◆ EXTRACTED MATERIAL:
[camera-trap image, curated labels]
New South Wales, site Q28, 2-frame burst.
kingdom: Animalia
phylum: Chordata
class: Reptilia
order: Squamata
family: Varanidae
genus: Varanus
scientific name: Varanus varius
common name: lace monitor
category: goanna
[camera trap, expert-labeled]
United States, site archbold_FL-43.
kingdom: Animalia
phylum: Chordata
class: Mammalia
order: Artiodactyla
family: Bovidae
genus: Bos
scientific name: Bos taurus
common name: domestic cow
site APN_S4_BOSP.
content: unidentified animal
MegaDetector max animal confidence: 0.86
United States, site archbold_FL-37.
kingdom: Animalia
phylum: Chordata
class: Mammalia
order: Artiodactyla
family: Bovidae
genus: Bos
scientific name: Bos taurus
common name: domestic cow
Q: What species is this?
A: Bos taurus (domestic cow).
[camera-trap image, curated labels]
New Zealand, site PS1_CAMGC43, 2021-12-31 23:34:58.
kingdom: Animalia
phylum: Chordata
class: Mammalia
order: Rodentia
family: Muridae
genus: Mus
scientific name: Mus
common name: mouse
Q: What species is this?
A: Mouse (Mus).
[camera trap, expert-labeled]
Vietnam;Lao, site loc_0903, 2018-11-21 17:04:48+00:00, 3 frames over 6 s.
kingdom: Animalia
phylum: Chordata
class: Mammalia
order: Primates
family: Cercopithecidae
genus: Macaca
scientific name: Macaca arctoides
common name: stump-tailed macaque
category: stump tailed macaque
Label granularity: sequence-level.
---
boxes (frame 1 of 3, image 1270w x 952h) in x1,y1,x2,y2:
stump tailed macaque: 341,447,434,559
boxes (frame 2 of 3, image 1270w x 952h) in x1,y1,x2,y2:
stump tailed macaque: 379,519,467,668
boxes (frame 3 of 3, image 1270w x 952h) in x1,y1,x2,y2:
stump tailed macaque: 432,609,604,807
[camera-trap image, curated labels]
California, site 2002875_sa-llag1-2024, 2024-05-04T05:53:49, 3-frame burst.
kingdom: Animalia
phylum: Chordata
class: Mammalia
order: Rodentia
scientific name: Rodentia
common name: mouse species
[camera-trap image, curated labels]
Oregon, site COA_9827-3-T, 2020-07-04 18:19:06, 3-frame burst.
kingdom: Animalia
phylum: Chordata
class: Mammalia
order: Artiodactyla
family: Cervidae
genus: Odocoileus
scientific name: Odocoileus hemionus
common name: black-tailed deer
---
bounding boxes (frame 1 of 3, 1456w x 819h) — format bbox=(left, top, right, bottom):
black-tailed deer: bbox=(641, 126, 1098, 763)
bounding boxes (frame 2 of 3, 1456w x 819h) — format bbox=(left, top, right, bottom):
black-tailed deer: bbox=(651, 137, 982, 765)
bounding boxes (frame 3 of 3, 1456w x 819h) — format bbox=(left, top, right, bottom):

◆ AIM OF THE TASK: Everything in the listing should be set down again exactly.

◆ TASK SOLUTION:
[camera-trap image, curated labels]
New South Wales, site Q28, 2-frame burst.
kingdom: Animalia
phylum: Chordata
class: Reptilia
order: Squamata
family: Varanidae
genus: Varanus
scientific name: Varanus varius
common name: lace monitor
category: goanna
[camera trap, expert-labeled]
United States, site archbold_FL-43.
kingdom: Animalia
phylum: Chordata
class: Mammalia
order: Artiodactyla
family: Bovidae
genus: Bos
scientific name: Bos taurus
common name: domestic cow
site APN_S4_BOSP.
content: unidentified animal
MegaDetector max animal confidence: 0.86
United States, site archbold_FL-37.
kingdom: Animalia
phylum: Chordata
class: Mammalia
order: Artiodactyla
family: Bovidae
genus: Bos
scientific name: Bos taurus
common name: domestic cow
Q: What species is this?
A: Bos taurus (domestic cow).
[camera-trap image, curated labels]
New Zealand, site PS1_CAMGC43, 2021-12-31 23:34:58.
kingdom: Animalia
phylum: Chordata
class: Mammalia
order: Rodentia
family: Muridae
genus: Mus
scientific name: Mus
common name: mouse
Q: What species is this?
A: Mouse (Mus).
[camera trap, expert-labeled]
Vietnam;Lao, site loc_0903, 2018-11-21 17:04:48+00:00, 3 frames over 6 s.
kingdom: Animalia
phylum: Chordata
class: Mammalia
order: Primates
family: Cercopithecidae
genus: Macaca
scientific name: Macaca arctoides
common name: stump-tailed macaque
category: stump tailed macaque
Label granularity: sequence-level.
---
boxes (frame 1 of 3, image 1270w x 952h) in x1,y1,x2,y2:
stump tailed macaque: 341,447,434,559
boxes (frame 2 of 3, image 1270w x 952h) in x1,y1,x2,y2:
stump tailed macaque: 379,519,467,668
boxes (frame 3 of 3, image 1270w x 952h) in x1,y1,x2,y2:
stump tailed macaque: 432,609,604,807
[camera-trap image, curated labels]
California, site 2002875_sa-llag1-2024, 2024-05-04T05:53:49, 3-frame burst.
kingdom: Animalia
phylum: Chordata
class: Mammalia
order: Rodentia
scientific name: Rodentia
common name: mouse species
[camera-trap image, curated labels]
Oregon, site COA_9827-3-T, 2020-07-04 18:19:06, 3-frame burst.
kingdom: Animalia
phylum: Chordata
class: Mammalia
order: Artiodactyla
family: Cervidae
genus: Odocoileus
scientific name: Odocoileus hemionus
common name: black-tailed deer
---
bounding boxes (frame 1 of 3, 1456w x 819h) — format bbox=(left, top, right, bottom):
black-tailed deer: bbox=(641, 126, 1098, 763)
bounding boxes (frame 2 of 3, 1456w x 819h) — format bbox=(left, top, right, bottom):
black-tailed deer: bbox=(651, 137, 982, 765)
bounding boxes (frame 3 of 3, 1456w x 819h) — format bbox=(left, top, right, bottom):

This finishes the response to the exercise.